More on how I change my dog’s behavior.
Ledia says
Hello..all the info provided is great & very helpful. I have an issue with my Husky. His name is Siro and he is about 10 months old. I have such a hard time putting a leash on him each time i take him for a walk. He gets very hyper…he constantly bits my hand and lays on the floor constantly moving. Help!!!
Ledia
shibashake says
Here is more on how I put a collar on my dog. I use a similar process for putting on a leash.
I also practice door manners with my dog before we go out. I only leave the house when he is calm and able to follow commands at the door.
Here is more on how I trained my Husky puppy.
Big hugs to Siro! He sounds like a happy Husky. 😀
Sarah says
So I’m going to come out straight, I “inherited” a husky malamute low content wolf mix, when my step son left to live with friends, she was 4 months old she is now just over a year. A little about her personality, she’s excitable, runs like a flash, can lap our 2 acre property in about a min, she has a mate, a high content wolf, husky male, and they are inseparable!!! Because of the wolf in them they can’t be left unattended to roam free, so when we are not directly with them they are in kennels, but we bring them in the house when we are both home and let them run when were are both outside. They have responded to all training, except Sheeba, my girl won’t leash train, I have tried everything, including number 4 on your list! I’m now being directed towards pinch colars and frankly I don’t like this idea!!! I can’t let her off leash when not on property, she’s very excitable with other dogs and likes to hunt. Do you happen to have any other options?
shibashake says
The head-halti is a possibility, but like anything else, it has its own strengths and weaknesses.
http://shibashake.com/dog/dog-leash-training-equipment#halti
Another thing that helps a lot with my dogs is to start small, in a very low stimulus area first (e.g. backyard). Once they are good with that, I very slowly increase the environmental challenge. I also do door manners and make sure they are calm before we leave for our walk.
At the start, I do shorter but more frequent walks so that we have lots of successes and neither of us gets too frustrated. 😀
LeslieB says
We have just adopted Henry. He’s a 9 year old basset hound/pekingese who was returned to the rescue organization after 8 years with the same family. We’ve had him only a few days and he’s finally starting to show his personality. It’s apparent he’s never been trained to sit, lie down or to walk appropriately on a leash. We’ve gone on several walks and he practically chokes himself as he pulls on the leash. He’s not a big dog and I’m not a weak person, but there have been times I almost feel like I’m leaning backwards to keep Henry from pulling me over. I will try some of the training techniques I’ve learned here, but I’m curious to what your thoughts are on training a senior dog.
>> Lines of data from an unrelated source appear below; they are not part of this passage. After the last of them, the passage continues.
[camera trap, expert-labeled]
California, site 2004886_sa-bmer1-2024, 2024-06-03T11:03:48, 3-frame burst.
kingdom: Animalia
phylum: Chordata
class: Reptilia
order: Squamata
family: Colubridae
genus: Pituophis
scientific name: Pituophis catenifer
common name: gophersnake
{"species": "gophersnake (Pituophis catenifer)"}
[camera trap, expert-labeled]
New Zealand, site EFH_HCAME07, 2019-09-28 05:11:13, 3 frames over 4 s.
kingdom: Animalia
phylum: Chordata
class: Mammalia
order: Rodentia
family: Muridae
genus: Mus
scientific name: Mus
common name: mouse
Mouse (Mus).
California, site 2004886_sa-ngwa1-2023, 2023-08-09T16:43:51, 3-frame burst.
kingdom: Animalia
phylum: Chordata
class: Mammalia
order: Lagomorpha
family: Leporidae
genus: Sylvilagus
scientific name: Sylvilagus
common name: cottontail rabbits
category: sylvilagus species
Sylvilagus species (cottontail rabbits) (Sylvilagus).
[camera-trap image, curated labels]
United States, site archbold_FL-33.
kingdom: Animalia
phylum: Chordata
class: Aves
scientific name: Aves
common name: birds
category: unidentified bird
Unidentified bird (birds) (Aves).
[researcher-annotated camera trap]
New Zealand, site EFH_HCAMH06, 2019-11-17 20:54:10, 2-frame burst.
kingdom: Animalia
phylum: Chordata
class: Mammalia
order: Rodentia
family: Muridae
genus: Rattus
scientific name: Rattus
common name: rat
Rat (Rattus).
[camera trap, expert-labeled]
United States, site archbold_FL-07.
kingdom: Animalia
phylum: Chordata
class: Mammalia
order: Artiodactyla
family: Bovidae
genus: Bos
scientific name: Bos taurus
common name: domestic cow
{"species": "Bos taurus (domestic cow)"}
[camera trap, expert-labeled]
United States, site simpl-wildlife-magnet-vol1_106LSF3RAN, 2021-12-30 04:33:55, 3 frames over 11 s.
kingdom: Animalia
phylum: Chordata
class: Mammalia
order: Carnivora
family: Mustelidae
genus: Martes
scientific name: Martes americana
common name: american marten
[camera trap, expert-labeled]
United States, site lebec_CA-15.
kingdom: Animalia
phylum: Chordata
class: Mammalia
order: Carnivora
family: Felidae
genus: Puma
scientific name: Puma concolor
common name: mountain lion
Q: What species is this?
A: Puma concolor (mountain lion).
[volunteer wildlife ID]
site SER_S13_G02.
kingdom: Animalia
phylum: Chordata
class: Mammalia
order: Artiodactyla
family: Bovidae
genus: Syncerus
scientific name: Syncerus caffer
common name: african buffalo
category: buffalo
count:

His inside manners are perfect, it’s just on a leash that he shows no prior training. Thanks!
shibashake says
While training my dog, I always try to start small and go at a pace that my dog is comfortable with. I have a three legged Husky who is pretty energetic, so when I do training with her, I want to make sure that I do not put her in a position where she may inadvertently hurt herself.
With my dog I first start leash training in the backyard, where there are few distractions and things are quiet. I find that smelly, quality treats are a good way to get my dog’s attention and keep her motivated. I imagine they would also work well with scent focused dogs such as Basset Hounds.
Once we are walking really well in the backyard, I teach them door manners. We only go out when my dog is calm, and follows commands at the door.
In the beginning, we only go to very quiet (low stimulus) areas of the neighborhood, and I go for shorter but more frequent walks. In this way, we can be successful, not get overly frustrated, and still have a lot of opportunities for practice.
In general, my strategy is to start small, stay safe, and only slowly increase the environmental challenge when my dog is ready. I always try to stay calm, and make our outings successful, fun, and rewarding.